The index has already marked 34 record highs since surpassing its pre-crisis record of 1,552.5 points in 2013, noted Bill McQuaker, multi-asset portfolio manager at Fidelity. The index broke through the 2,500-points barrier for the first time on Friday last week, before setting another all-time high during the next trading session on Monday.
“Whether this can continue, though, is uncertain, with the market increasingly driven by tech companies like Alphabet, Amazon [Facebook] and Apple,” said McQuaker. “While the broad market has returned just over 11% this year, the S&P information technology sector has returned more than 25%.”
“Investors have been willing to pay up for the growth offered by technology stocks, perceiving it to be in scarce supply elsewhere. But if expectations around technology disappoint, or competition authorities look more closely at the sector, the hype could disappear quickly,” he added.
Expert Investor noticed earlier that overweighting Amazon and Facebook in your portfolios would have all but a guarantee for outperformance for a US equity fund manager this year.
US equity ETFs were a surprise best-seller with European investors in August, seeing €804m in net inflows over the month, according to Morningstar data. But it’s doubtful whether the momentum will hold. European investors have long recorded US stocks as expensive, and the asset class actually hasn’t delivered any returns for euro-based investors this year, unless they had hedged their exposure back to euros.
According to the latest Expert Investor asset allocation sentiment data, the number of fund buyers intending to decrease allocation to US equities over the next 12 months outnumber those planning to cut exposure by a factor of three.

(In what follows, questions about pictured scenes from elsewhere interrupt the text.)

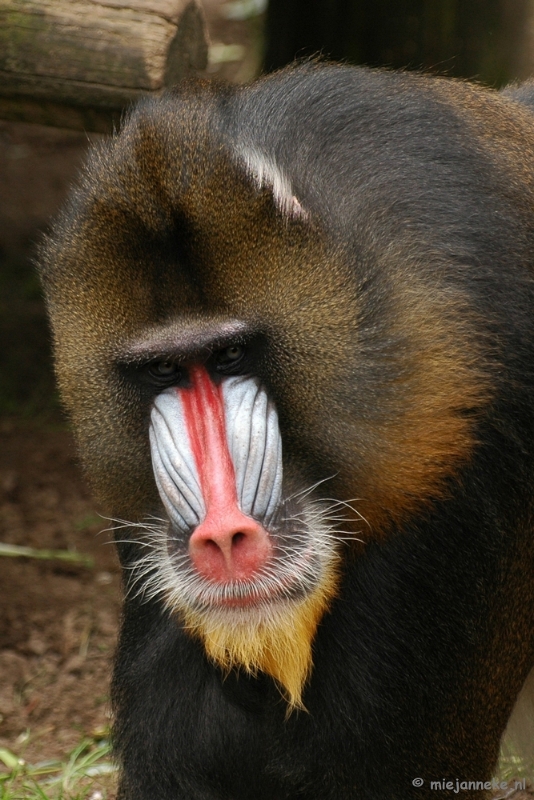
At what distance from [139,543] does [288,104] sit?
1.31 m

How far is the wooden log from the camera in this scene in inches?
168

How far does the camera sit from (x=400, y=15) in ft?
19.2

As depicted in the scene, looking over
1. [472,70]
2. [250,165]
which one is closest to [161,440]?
[250,165]

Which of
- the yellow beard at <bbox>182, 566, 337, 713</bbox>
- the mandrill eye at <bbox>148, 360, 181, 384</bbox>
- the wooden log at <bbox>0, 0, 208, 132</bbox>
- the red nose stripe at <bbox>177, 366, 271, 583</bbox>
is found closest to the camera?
the red nose stripe at <bbox>177, 366, 271, 583</bbox>

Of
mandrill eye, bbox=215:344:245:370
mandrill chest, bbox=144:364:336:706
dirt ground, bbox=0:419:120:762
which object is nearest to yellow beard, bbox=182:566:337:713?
mandrill chest, bbox=144:364:336:706

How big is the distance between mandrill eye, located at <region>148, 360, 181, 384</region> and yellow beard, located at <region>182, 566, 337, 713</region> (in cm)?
61

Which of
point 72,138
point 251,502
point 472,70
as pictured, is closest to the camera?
point 251,502

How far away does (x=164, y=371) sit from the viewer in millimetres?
3078

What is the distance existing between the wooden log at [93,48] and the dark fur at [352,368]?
3.27 ft

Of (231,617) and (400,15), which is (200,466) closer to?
(231,617)

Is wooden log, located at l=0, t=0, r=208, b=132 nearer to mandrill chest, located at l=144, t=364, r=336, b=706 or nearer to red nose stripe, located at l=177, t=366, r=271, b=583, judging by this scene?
mandrill chest, located at l=144, t=364, r=336, b=706

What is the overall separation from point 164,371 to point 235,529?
21.2 inches

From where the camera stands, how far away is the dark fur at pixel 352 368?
117 inches

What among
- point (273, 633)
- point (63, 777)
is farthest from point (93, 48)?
point (63, 777)
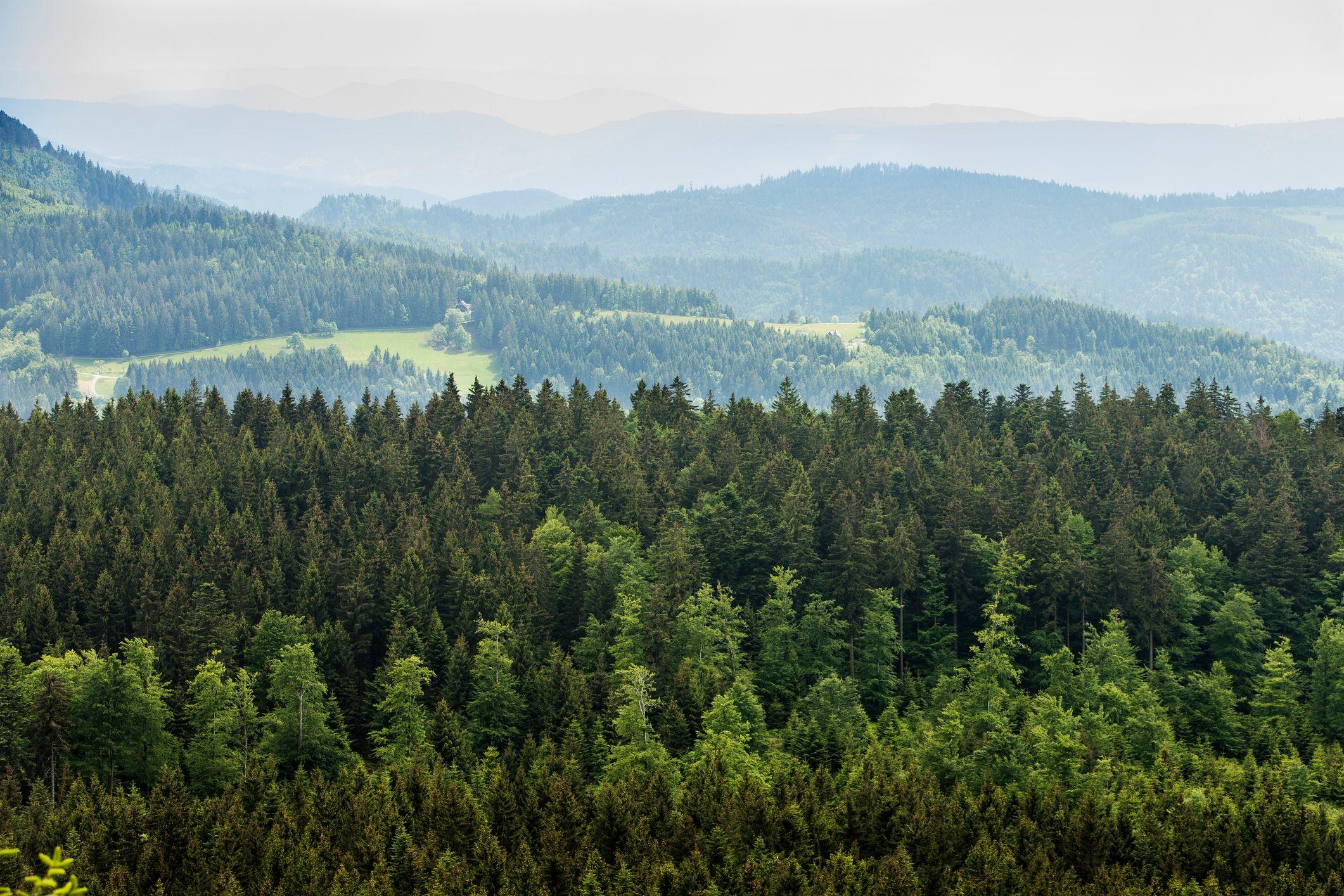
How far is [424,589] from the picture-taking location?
9762 centimetres

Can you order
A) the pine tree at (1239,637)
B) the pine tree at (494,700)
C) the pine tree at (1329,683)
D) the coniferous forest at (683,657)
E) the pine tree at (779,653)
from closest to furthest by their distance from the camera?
the coniferous forest at (683,657), the pine tree at (1329,683), the pine tree at (494,700), the pine tree at (779,653), the pine tree at (1239,637)

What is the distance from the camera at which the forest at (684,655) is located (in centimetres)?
6469

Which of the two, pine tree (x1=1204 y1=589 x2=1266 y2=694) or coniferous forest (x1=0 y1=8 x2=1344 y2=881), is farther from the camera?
pine tree (x1=1204 y1=589 x2=1266 y2=694)

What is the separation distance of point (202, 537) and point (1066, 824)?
78.6m

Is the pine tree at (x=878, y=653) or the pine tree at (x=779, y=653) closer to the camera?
the pine tree at (x=779, y=653)

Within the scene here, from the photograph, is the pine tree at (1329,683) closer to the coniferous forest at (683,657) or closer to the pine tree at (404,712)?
the coniferous forest at (683,657)

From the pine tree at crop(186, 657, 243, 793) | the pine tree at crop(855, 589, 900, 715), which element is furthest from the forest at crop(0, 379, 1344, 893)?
the pine tree at crop(855, 589, 900, 715)

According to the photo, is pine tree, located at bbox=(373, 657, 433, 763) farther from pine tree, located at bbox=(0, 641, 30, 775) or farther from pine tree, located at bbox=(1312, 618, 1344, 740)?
pine tree, located at bbox=(1312, 618, 1344, 740)

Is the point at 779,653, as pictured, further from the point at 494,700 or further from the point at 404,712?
the point at 404,712

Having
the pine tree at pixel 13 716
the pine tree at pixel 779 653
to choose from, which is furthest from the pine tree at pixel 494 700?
A: the pine tree at pixel 13 716

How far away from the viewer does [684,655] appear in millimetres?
92500

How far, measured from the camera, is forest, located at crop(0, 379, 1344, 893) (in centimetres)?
6469

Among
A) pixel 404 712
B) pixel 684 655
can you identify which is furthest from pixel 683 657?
pixel 404 712

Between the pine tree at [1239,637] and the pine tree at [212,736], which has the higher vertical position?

And taking on even more broad exposure indeed isn’t a good idea, says McQuaker: “Investors who still want to allocate to the US might prefer to add to areas which have underperformed in recent months.”
“If the equity market continues to do well, or if growth surprises to the upside, then this year’s laggards, like oil equities, should have their day in the sun. But if the outlook becomes more challenging, investors will probably sell what they are overweight already, i.e. those large tech companies where growth increasingly comes at a premium.”